What is the format for supplying init_mean values to the nutpie sampler?

For nutpie, non-zero starting values can be supplied through the init_mean argument. The documentation says this is an ndarray, as opposed to the dictionary of parameter/value pairs that the pymc and other samplers use.

I can’t find any guidelines or examples of how to correctly supply the values for nutpie. My main questions are:

  • In what order to give the values
  • How to supply values for hierarchical models
  • Do all estimated parameters need init_mean values?

Using the radon model from the main nutpie page as an example:

import pymc as pm
import numpy as np
import nutpie
import pandas as pd

# Load the radon dataset
data = pd.read_csv('https://raw.githubusercontent.com/pymc-devs/pymc4/refs/heads/master/notebooks/data/radon.csv')

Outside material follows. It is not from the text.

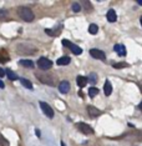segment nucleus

data["log_radon"] = data["log_radon"].astype(np.float64)
county_idx, counties = pd.factorize(data.county)
coords = {"county": counties, "obs_id": np.arange(len(county_idx))}

# Create a simple hierarchical model for the radon dataset
with pm.Model(coords=coords, check_bounds=False) as pymc_model:
    intercept = pm.Normal("intercept", sigma=10)

    # County effects
    raw = pm.ZeroSumNormal("county_raw", dims="county")
    sd = pm.HalfNormal("county_sd")
    county_effect = pm.Deterministic("county_effect", raw * sd, dims="county")

    # Global floor effect
    floor_effect = pm.Normal("floor_effect", sigma=2)

    # County:floor interaction
    raw = pm.ZeroSumNormal("county_floor_raw", dims="county")
    sd = pm.HalfNormal("county_floor_sd")
    county_floor_effect = pm.Deterministic(
        "county_floor_effect", raw * sd, dims="county"
    )

    mu = (
        intercept
        + county_effect[county_idx]
        + floor_effect * data.floor.values
        + county_floor_effect[county_idx] * data.floor.values
    )

    sigma = pm.HalfNormal("sigma", sigma=1.5)
    pm.Normal(
        "log_radon", mu=mu, sigma=sigma, observed=data.log_radon.values, dims="obs_id"
    )

compiled_model = nutpie.compile_pymc_model(pymc_model)
trace_pymc = nutpie.sample(compiled_model)

How can I supply values for init_mean for intercept, county_effect, floor_effect, etc.?

This argument isn’t currently respected in nutpie, you always just get uniform(-1, 1) initial points. Full support for initialization mirroring PyMC is coming in the next release, which should be soonish (@aseyboldt correct me if I’m wrong)

1 Like

Thanks for clarifying that. Much appreciated. Looking forward to the next release.

Oh thanks, now I understand why model converges in C-sampler just fine, but not in nutpie.